Passage for review START

Hours before he is expected to speak at a Turning Point USA gathering in Mississippi, Vice President JD Vance did not get a vote of confidence from one White House insider.
According to a report from MSNBC’s Jake Traylor, Donald Trump's MAGA heir-apparent will attempt to step into the shoes of the late TPUSA founder Charlie Kirk by giving a speech and then taking questions at the SJB Pavilion on the University of Mississippi campus.
As Traylor wrote, Vance will attempt to mimic Kirk’s appearances on college campuses that came to an abrupt end during a visit to Utah Valley University.
The report notes that Vance’s performance will be “graded” against how Kirk was received, and there is some trepidation at the White House about whether he will pull it off.
With Traylor writing, “He will try to avoid the potential pitfalls that accompany an unpredictable, live college debate format that could lead to him seeming to diminish the office he now holds. And he will try to not be too obvious in his angling for a 2028 presidential bid,” one White House official attempted to downplay expectations by admitting, “There’s tons of risks.”

Passage for review END
Data section START

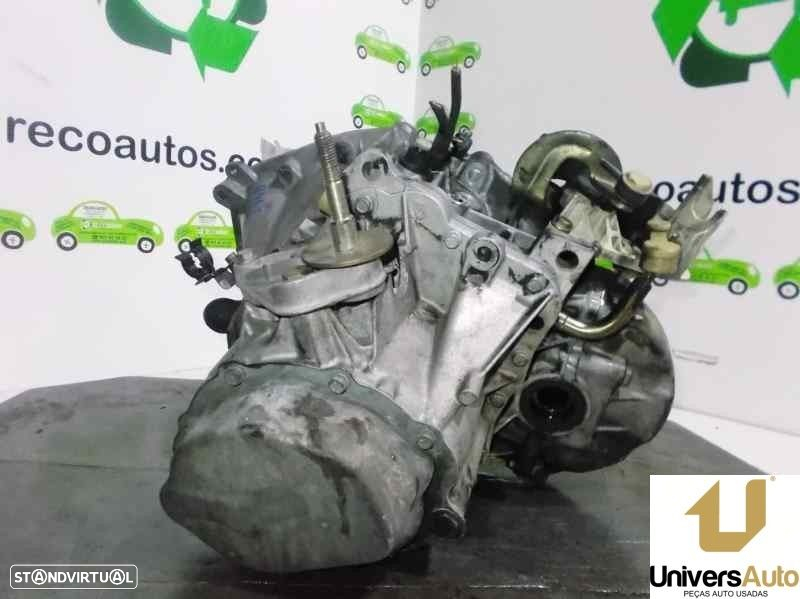 CAIXA VELOCIDADES PEUGEOT 307 BREAK 2004 -20DM39 - 2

Data section END

| List of tasks |
a – List every person named in the report on Vance's Turning Point USA appearance.
b – Quote the report on Vance's Turning Point USA appearance word for word, from "Hours before he" down to "pull it off.".
c – Sum up the report on Vance's Turning Point USA appearance in two sentences.
The lines play no part in what is asked here.

| Solutions for each task |
a – JD Vance, Jake Traylor, Donald Trump, Charlie Kirk

b –
Hours before he is expected to speak at a Turning Point USA gathering in Mississippi, Vice President JD Vance did not get a vote of confidence from one White House insider.
According to a report from MSNBC’s Jake Traylor, Donald Trump's MAGA heir-apparent will attempt to step into the shoes of the late TPUSA founder Charlie Kirk by giving a speech and then taking questions at the SJB Pavilion on the University of Mississippi campus.
As Traylor wrote, Vance will attempt to mimic Kirk’s appearances on college campuses that came to an abrupt end during a visit to Utah Valley University.
The report notes that Vance’s performance will be “graded” against how Kirk was received, and there is some trepidation at the White House about whether he will pull it off.

c – According to MSNBC's Jake Traylor, Vice President JD Vance will give a speech and take questions at the University of Mississippi, trying to mimic Charlie Kirk's college campus appearances. The report says his performance will be graded against how Kirk was received, and one White House official downplayed expectations by saying there are tons of risks.